## DESCRIPTION OF THE TASK
The entries shown next need to be written again word for word.

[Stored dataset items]
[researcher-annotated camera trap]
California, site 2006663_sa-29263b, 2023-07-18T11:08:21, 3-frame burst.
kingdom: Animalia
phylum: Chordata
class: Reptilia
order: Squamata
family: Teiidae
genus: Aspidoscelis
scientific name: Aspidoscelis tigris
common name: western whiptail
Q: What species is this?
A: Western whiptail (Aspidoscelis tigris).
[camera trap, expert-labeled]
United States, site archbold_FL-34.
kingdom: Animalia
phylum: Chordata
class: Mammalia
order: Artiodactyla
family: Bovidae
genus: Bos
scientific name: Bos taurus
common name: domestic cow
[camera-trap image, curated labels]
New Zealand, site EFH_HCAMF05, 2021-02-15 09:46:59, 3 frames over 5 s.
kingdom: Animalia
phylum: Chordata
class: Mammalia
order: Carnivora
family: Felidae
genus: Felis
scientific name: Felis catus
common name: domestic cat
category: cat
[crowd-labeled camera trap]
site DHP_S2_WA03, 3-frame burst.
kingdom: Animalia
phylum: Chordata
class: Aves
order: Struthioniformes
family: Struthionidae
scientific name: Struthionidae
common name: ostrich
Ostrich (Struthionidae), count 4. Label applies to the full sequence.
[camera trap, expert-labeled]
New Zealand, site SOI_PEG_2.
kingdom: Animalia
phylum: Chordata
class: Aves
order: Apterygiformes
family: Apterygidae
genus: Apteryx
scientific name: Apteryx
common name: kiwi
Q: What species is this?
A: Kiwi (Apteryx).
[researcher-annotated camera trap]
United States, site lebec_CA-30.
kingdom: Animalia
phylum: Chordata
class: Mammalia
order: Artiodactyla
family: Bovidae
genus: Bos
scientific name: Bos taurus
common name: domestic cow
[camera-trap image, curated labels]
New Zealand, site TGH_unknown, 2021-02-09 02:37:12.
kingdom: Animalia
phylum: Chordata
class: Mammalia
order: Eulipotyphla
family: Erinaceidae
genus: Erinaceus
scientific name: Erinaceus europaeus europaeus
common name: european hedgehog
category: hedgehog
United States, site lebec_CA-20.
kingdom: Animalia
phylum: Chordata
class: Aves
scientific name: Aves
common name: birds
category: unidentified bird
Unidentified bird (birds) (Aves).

## RESPONSE TO THE EXERCISE
[researcher-annotated camera trap]
California, site 2006663_sa-29263b, 2023-07-18T11:08:21, 3-frame burst.
kingdom: Animalia
phylum: Chordata
class: Reptilia
order: Squamata
family: Teiidae
genus: Aspidoscelis
scientific name: Aspidoscelis tigris
common name: western whiptail
Q: What species is this?
A: Western whiptail (Aspidoscelis tigris).
[camera trap, expert-labeled]
United States, site archbold_FL-34.
kingdom: Animalia
phylum: Chordata
class: Mammalia
order: Artiodactyla
family: Bovidae
genus: Bos
scientific name: Bos taurus
common name: domestic cow
[camera-trap image, curated labels]
New Zealand, site EFH_HCAMF05, 2021-02-15 09:46:59, 3 frames over 5 s.
kingdom: Animalia
phylum: Chordata
class: Mammalia
order: Carnivora
family: Felidae
genus: Felis
scientific name: Felis catus
common name: domestic cat
category: cat
[crowd-labeled camera trap]
site DHP_S2_WA03, 3-frame burst.
kingdom: Animalia
phylum: Chordata
class: Aves
order: Struthioniformes
family: Struthionidae
scientific name: Struthionidae
common name: ostrich
Ostrich (Struthionidae), count 4. Label applies to the full sequence.
[camera trap, expert-labeled]
New Zealand, site SOI_PEG_2.
kingdom: Animalia
phylum: Chordata
class: Aves
order: Apterygiformes
family: Apterygidae
genus: Apteryx
scientific name: Apteryx
common name: kiwi
Q: What species is this?
A: Kiwi (Apteryx).
[researcher-annotated camera trap]
United States, site lebec_CA-30.
kingdom: Animalia
phylum: Chordata
class: Mammalia
order: Artiodactyla
family: Bovidae
genus: Bos
scientific name: Bos taurus
common name: domestic cow
[camera-trap image, curated labels]
New Zealand, site TGH_unknown, 2021-02-09 02:37:12.
kingdom: Animalia
phylum: Chordata
class: Mammalia
order: Eulipotyphla
family: Erinaceidae
genus: Erinaceus
scientific name: Erinaceus europaeus europaeus
common name: european hedgehog
category: hedgehog
United States, site lebec_CA-20.
kingdom: Animalia
phylum: Chordata
class: Aves
scientific name: Aves
common name: birds
category: unidentified bird
Unidentified bird (birds) (Aves).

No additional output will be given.